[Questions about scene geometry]
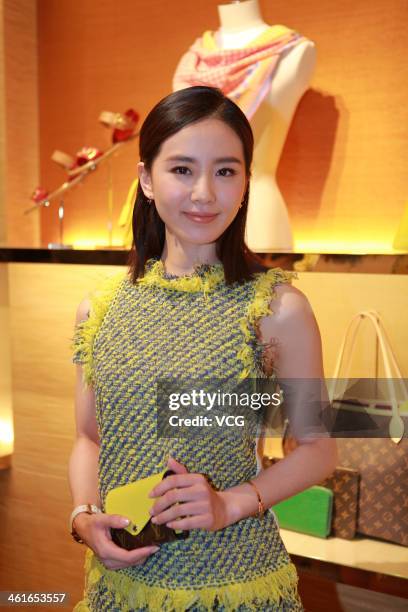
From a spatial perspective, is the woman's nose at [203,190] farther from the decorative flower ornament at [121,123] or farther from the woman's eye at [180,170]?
the decorative flower ornament at [121,123]

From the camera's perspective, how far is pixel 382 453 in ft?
4.16

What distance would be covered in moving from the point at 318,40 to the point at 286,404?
1.24 meters

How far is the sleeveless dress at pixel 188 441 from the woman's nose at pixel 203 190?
114mm

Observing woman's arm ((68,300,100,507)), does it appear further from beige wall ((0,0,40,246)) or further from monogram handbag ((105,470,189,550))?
beige wall ((0,0,40,246))

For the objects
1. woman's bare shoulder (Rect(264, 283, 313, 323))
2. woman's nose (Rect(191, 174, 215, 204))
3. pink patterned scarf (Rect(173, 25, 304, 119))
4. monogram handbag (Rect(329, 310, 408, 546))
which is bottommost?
monogram handbag (Rect(329, 310, 408, 546))

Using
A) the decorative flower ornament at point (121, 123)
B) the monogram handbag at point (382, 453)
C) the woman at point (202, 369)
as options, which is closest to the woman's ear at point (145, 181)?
the woman at point (202, 369)

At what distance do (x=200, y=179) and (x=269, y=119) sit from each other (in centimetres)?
74

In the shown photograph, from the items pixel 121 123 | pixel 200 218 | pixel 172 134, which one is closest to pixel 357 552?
pixel 200 218

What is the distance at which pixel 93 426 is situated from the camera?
3.48ft

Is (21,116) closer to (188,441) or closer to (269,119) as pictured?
(269,119)

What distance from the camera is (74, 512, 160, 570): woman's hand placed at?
0.86 meters

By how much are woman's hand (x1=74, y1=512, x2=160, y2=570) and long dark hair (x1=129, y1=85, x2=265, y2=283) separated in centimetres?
35

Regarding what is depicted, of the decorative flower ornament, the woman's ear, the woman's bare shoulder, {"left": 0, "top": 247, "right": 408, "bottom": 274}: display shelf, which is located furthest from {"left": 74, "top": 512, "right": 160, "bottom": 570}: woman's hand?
the decorative flower ornament

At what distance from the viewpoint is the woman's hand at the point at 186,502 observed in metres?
0.82
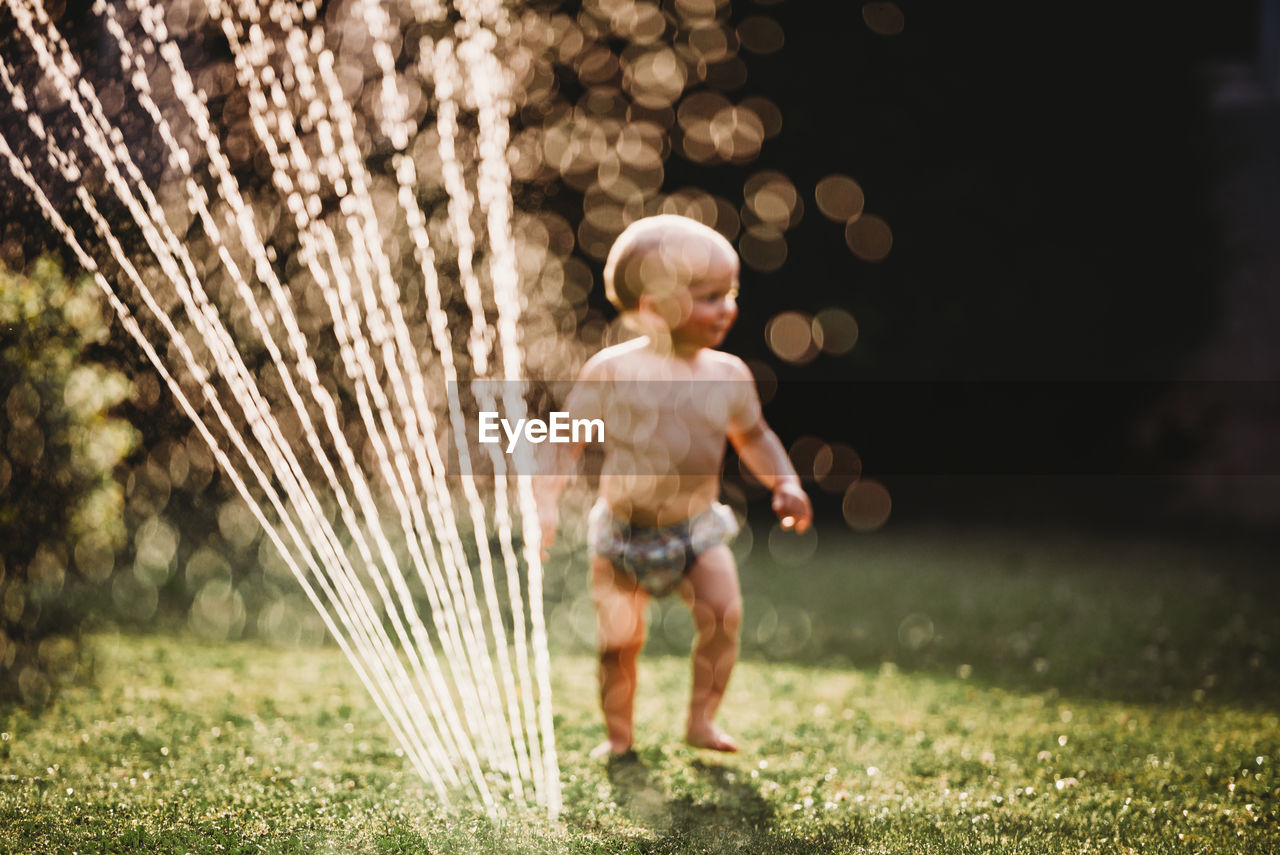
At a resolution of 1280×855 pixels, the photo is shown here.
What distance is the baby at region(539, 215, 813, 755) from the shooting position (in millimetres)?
2568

Objective - Without including any pictures, print all of the material exactly as given.

Written answer -
From a spatial perspective, is the woman's nose at [203,190] farther from the decorative flower ornament at [121,123] or farther from the woman's eye at [180,170]?
the decorative flower ornament at [121,123]

From the camera's perspective, how far is pixel 382 453 in ft?
4.16

What distance would be covered in moving from the point at 318,40 to the point at 286,404?
1.24 meters

How far is the sleeveless dress at pixel 188 441 from the woman's nose at pixel 203 190?
114mm

Observing woman's arm ((68,300,100,507)), does it appear further from beige wall ((0,0,40,246)) or further from monogram handbag ((105,470,189,550))?
beige wall ((0,0,40,246))

For the objects
1. woman's bare shoulder (Rect(264, 283, 313, 323))
2. woman's nose (Rect(191, 174, 215, 204))
3. pink patterned scarf (Rect(173, 25, 304, 119))
4. monogram handbag (Rect(329, 310, 408, 546))
which is bottommost?
monogram handbag (Rect(329, 310, 408, 546))

Using
A) the decorative flower ornament at point (121, 123)
B) the monogram handbag at point (382, 453)
C) the woman at point (202, 369)
as options, which is closest to the woman's ear at point (145, 181)?
the woman at point (202, 369)

At what distance do (x=200, y=179) and (x=269, y=119) sit from each other (in centimetres)?
74

In the shown photograph, from the items pixel 121 123 | pixel 200 218 | pixel 172 134, which one is closest to pixel 357 552?
pixel 200 218

What is the distance at which pixel 93 426 is situated from the camera?
3.48ft

Is (21,116) closer to (188,441) or closer to (269,119) as pictured?
(269,119)

What distance from the camera is (74, 512, 160, 570): woman's hand placed at?
0.86 meters

By how much are woman's hand (x1=74, y1=512, x2=160, y2=570) and long dark hair (x1=129, y1=85, x2=265, y2=283) separated in centimetres?
35

Regarding what is depicted, of the decorative flower ornament, the woman's ear, the woman's bare shoulder, {"left": 0, "top": 247, "right": 408, "bottom": 274}: display shelf, which is located furthest from {"left": 74, "top": 512, "right": 160, "bottom": 570}: woman's hand?
the decorative flower ornament

At what distance from the viewpoint is the woman's hand at the point at 186,502 observed in metres?
0.82
At a resolution of 1280×855 pixels, the photo is shown here.
What distance is the baby at region(539, 215, 813, 755) from the shooting position (in millimetres)?
2568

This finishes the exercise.